My breath caught. I knew the truth.
It was a trap.
“Hasn’t anyone realized that they’re probably setting up an ambush?” I asked.
“That’s what some of the others said, but the Primes are strict. They have orders to keep pushing through. Anyone who’s challenged them has been given extra duties. Cooking, setting up camp, things that no one really has the energy to do.”
We walked in silence for a while. I didn’t want to keep talking, but I felt like I needed to practice what I was going to say.
“The Fighters,” I said. “They took me hostage. First, they had me tied down to a bed so I wouldn’t bleed out from what they had done to my head. After a while they gave me some broth and let me sit up. They questioned me the whole time.”
Immediately, I re
alized my mistake. What had they tied me down with? If I had been tied for days, as I was planning to tell the sergeant, wouldn’t I have marks from the rope?
“What did they want to know?” she said
“What our plans were,” I said, now distracted.
I started scratching the areas around my wrists with my fingernails. I alternated between scratching hard and then rubbing with the sleeve of my fatigues.
“What did you tell them?”
My wrists stung, but I didn’t go so far as to let them bleed. Active bleeding would give me away. The wounds would have healed a little bit by now if my story was true. I wished I had thought about hitting myself in the cheek with a rock or something. Something to look more dramatic. It was too late now.
I took a deep breath and carried on.
“Nothing that they didn’t already know,” I said. “I told them where we were headed, to the lake. They wanted to know about the base, about how many soldiers we had, but I just lied about all of that.”
“Wow,” she said. “How did you make all that up?”
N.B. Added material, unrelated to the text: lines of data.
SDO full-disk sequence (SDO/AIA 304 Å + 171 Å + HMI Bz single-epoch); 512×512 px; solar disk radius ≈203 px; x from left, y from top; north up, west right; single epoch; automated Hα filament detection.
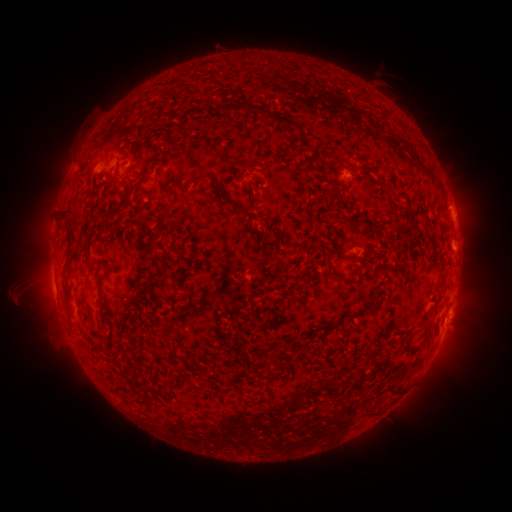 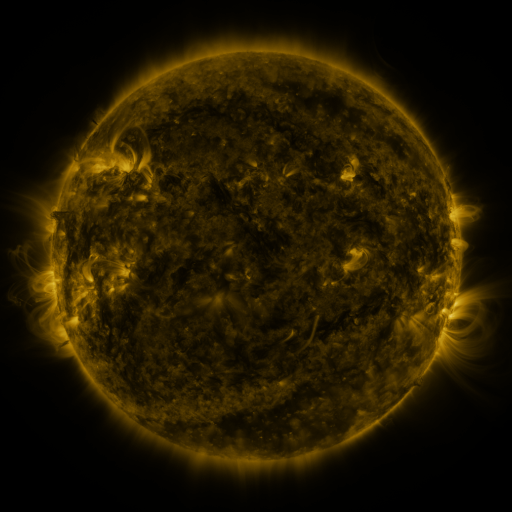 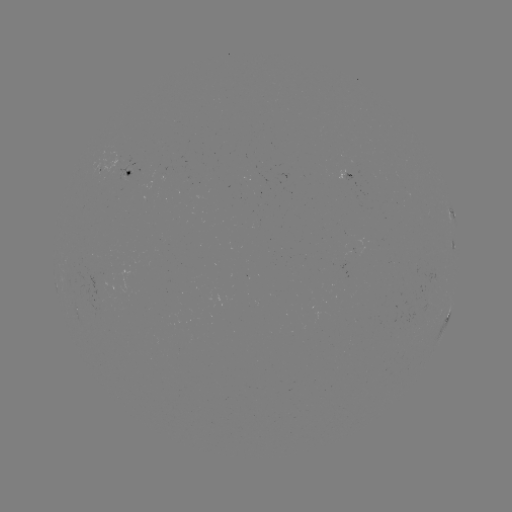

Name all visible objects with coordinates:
filament: (275, 64)
filament: (224, 111)
filament: (266, 114)
filament: (303, 145)
filament: (167, 176)
filament: (218, 186)
filament: (129, 193)
filament: (65, 215)
filament: (69, 252)
filament: (338, 258)
filament: (338, 277)
filament: (104, 278)
filament: (67, 304)
filament: (362, 310)
filament: (425, 323)
filament: (329, 328)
“I just took a guess at what they already thought was true, and I told them that. I said that the base only had twenty troops guarding it, and another fifteen out in the field. But the truth was that there are fifty at the base and a hundred out here. I was just trying to get through it without them hitting me on the head anymore, but now that I think about it, it was a pretty good story. They’re probably on their way to the base right now, ready to fight twenty armed soldiers when really there are fifty waiting for them.”
“How many did they have?”
“Only about twenty, maybe less,” I said. “I think they had more groups stationed closer to the lake, but I’m not sure.”
But that was a lie. The truth was this place was crawling with Fighters. They were probably up in the trees overlooking their own base camp right now.
But Margaret was smart. Too smart to give herself away this early in the game. She would wait until every last soldier was out of the building and then just fire away.